Every morning before Scott Kyle, a 53-year-old competitive sailor from San Clemente, California, hits the water, he chugs an orange-flavoured beverage named UVO, a drinkable sunscreen intended to fight off sunburn from the inside out.

The vitamin-rich cocktail, available on the internet and at dozens of medical spas, tanning salons and pharmacies across the United States, contains 30 antioxidants, meant to support the immune system, and other nutrients that, the makers say, help protect and repair the skin from sun damage.

“Normally I would be sunburnt for a couple of days, and now I’m not,” Kyle said. “I’ve given it to other sailors, and they notice a difference. Now they come up to me and say, ‘Have you had your UVO today?’”

Kyle is not alone. A growing number of outdoors enthusiasts are turning to new sunscreen products that are said to protect the skin from harmful rays without the need to apply messy lotions and gels. But there is scant scientific evidence that the products actually work, or whether they have potentially harmful side effects.

In New York’s Hamptons, beachgoers pass around bottles of orange pills called Heliocare and pop the supplements as if they are a party drug.
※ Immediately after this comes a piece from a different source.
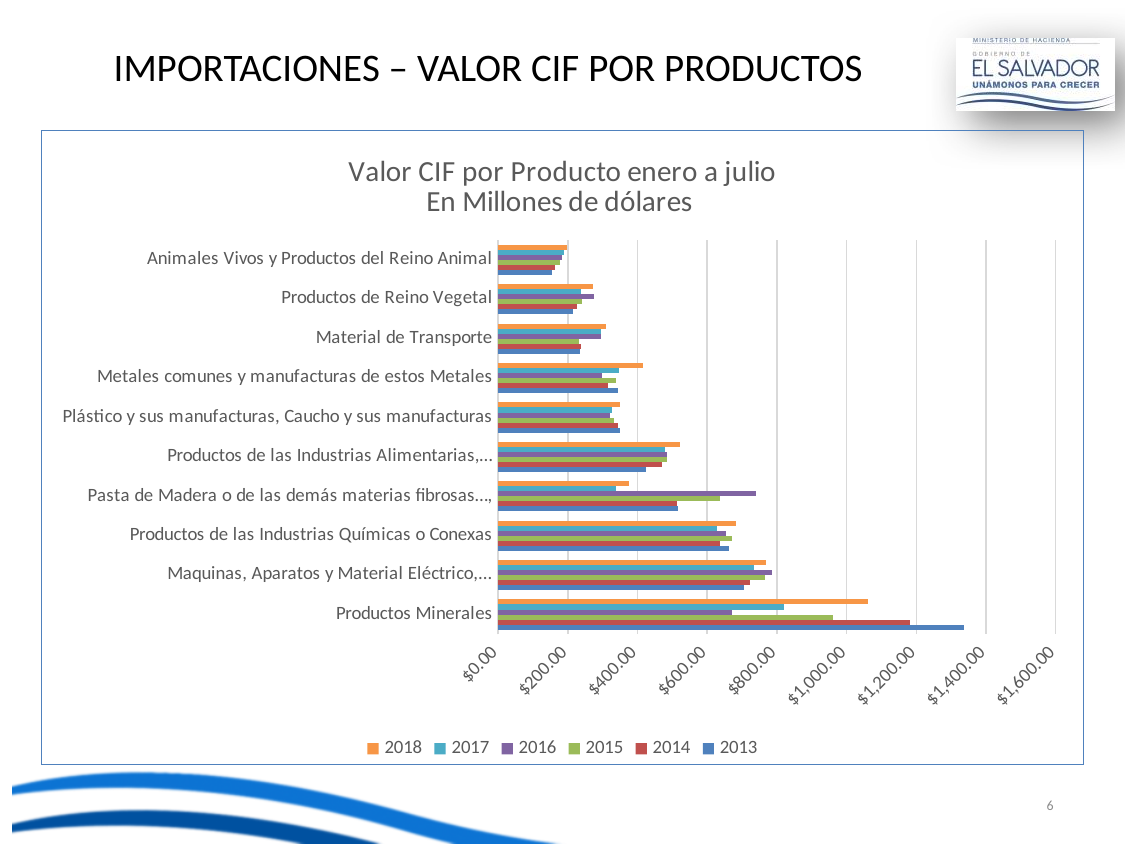
How many series does the legend list? 6 Is the 2016 value for Pasta de Madera o de las demás materias fibrosas greater or less than $600.00? greater What kind of chart is shown on the slide? bar chart Is the 2018 value for Material de Transporte greater or less than $400.00? less Is the 2013 value for Animales Vivos y Productos del Reino Animal greater or less than $200.00? less Which product category has the longest bars overall? Productos Minerales For Productos Minerales, which year has the highest value? 2013 For Pasta de Madera o de las demás materias fibrosas, which is larger: the 2016 value or the 2018 value? 2016 Which product category has the shortest bars overall? Animales Vivos y Productos del Reino Animal What is the title of the chart? Valor CIF por Producto enero a julio En Millones de dólares How many product categories are plotted on the chart? 10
The herbal remedy is made from a fern called Polypodium leucotomos that is native to Central and South America, and its makers say it helps the skin be more resilient to the sun and maintain a youthful look.

Stephanie Kokolis, a 29-year-old physician assistant in Houston, includes Heliocare as part of her morning vitamin routine. “It’s a pill, it’s easy to take, there are no side effects, it’s safe,” she said. “So why not?”
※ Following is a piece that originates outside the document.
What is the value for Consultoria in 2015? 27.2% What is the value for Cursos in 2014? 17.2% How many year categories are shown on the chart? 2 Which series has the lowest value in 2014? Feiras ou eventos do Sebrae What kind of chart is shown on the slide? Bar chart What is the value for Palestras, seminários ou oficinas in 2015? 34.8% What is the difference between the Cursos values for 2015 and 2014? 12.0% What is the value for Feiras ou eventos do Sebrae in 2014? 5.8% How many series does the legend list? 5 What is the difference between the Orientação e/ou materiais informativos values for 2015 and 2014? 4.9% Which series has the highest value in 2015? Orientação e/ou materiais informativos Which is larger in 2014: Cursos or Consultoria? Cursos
She said that seeing patients every day who come in with skin cancer and other sun-related problems made her realise “starting early with protection is the better route to go”. She has persuaded many patients to take the pill, she said.
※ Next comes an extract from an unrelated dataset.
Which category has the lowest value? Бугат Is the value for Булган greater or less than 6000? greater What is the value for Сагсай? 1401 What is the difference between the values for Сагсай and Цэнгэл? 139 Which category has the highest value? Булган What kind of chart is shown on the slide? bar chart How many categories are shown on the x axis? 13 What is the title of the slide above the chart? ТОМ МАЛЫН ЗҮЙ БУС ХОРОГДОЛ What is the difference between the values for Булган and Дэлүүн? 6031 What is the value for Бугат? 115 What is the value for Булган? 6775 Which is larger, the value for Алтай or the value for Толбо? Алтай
Dr David J. Leffell, chief of dermatologic surgery and cutaneous oncology at the Yale School of Medicine, said he understood the appeal of these alternative sunscreen products. “If you tell someone, ‘You can take this pill before you go out or you can drink this nice, refreshing, berry-flavoured drink,’ they are hearing ‘magic bullet’,” he said. “They think, ‘I’ll drink this, and then I can do whatever I want because I’ll be protected’.”

But “there is no scientific evidence whatsoever that UVO functions as a sun protector,” or that any of these oral sunscreen products do what they say they do, Leffell said.

Most of these products, including UVO and Heliocare, are considered dietary supplements, not medicines, so they do not have to undergo the rigorous testing needed to receive approval from the Food and Drug Administration.

“There really isn’t enough information available to evaluate the effectiveness of these alternative sunscreen products,” Deborah Sarnoff, senior vice-president of the Skin Cancer Foundation, said in an e-mail.

Dr Darrell Rigel, a clinical professor of dermatology at New York University School of Medicine, said he was not surprised that so many companies were working on alternatives to sunscreen. “In general, people don’t like to use sunscreens,” he said. “They are greasy and sticky, and you have to cover everything.”

A study released by the American Academy of Dermatology last year found that only 14.3 per cent of men and about 30 per cent of women reported that they regularly used sunscreen.

Rigel called many of the new alternative sunscreen products “hogwash” and warns his patients to stay away from pills whose makers say they have no side effects; it usually means they have no benefits, either, he said. Many experts also express caution about taking products rich in antioxidants, which in high doses can have potentially dangerous side effects.

Oral sunscreen products also present a “chemical engineering challenge”, Rigel said, because it is unknown how much of an active ingredient might pass through the stomach and still be effective, then spread to the skin to provide an even layer of protection.

Celeste Hilling, chief executive and a founder of the company Skin Authority, has spent the past few years transforming products people use every day into sun repellents. “Manufacturers have to make sun protection a simple, one-step process,” she said.

The company makes a skin moisturiser and shave serum that leaves behind particles of titanium dioxide, a chemical that has been shown in studies to block ultraviolet rays. But, like sunscreens, they are easily washed off by water and sweat.

Other companies are working on laundry detergents with sunblockers to help clothes better protect the skin against the sun, bracelets that change colour when the body is absorbing too many UV rays, and various other edible forms of sunscreen.

“I consult with a variety of startup biotech firms that are focused on the science for this,” Rigel said. But right now, he advises, the safest bet is to stick to the old-fashioned methods: apply and reapply sunscreen, cover up during the hottest hours of the day and stay in the shade as much as possible.

Of course, not all consumers care about doctors’ opinions. Kyle said he did his own controlled experiment, in which he sailed with and without UVO for a few days.

“I could totally see a noticeable difference,” he said. “I don’t really care what doctors think, because it works on me.”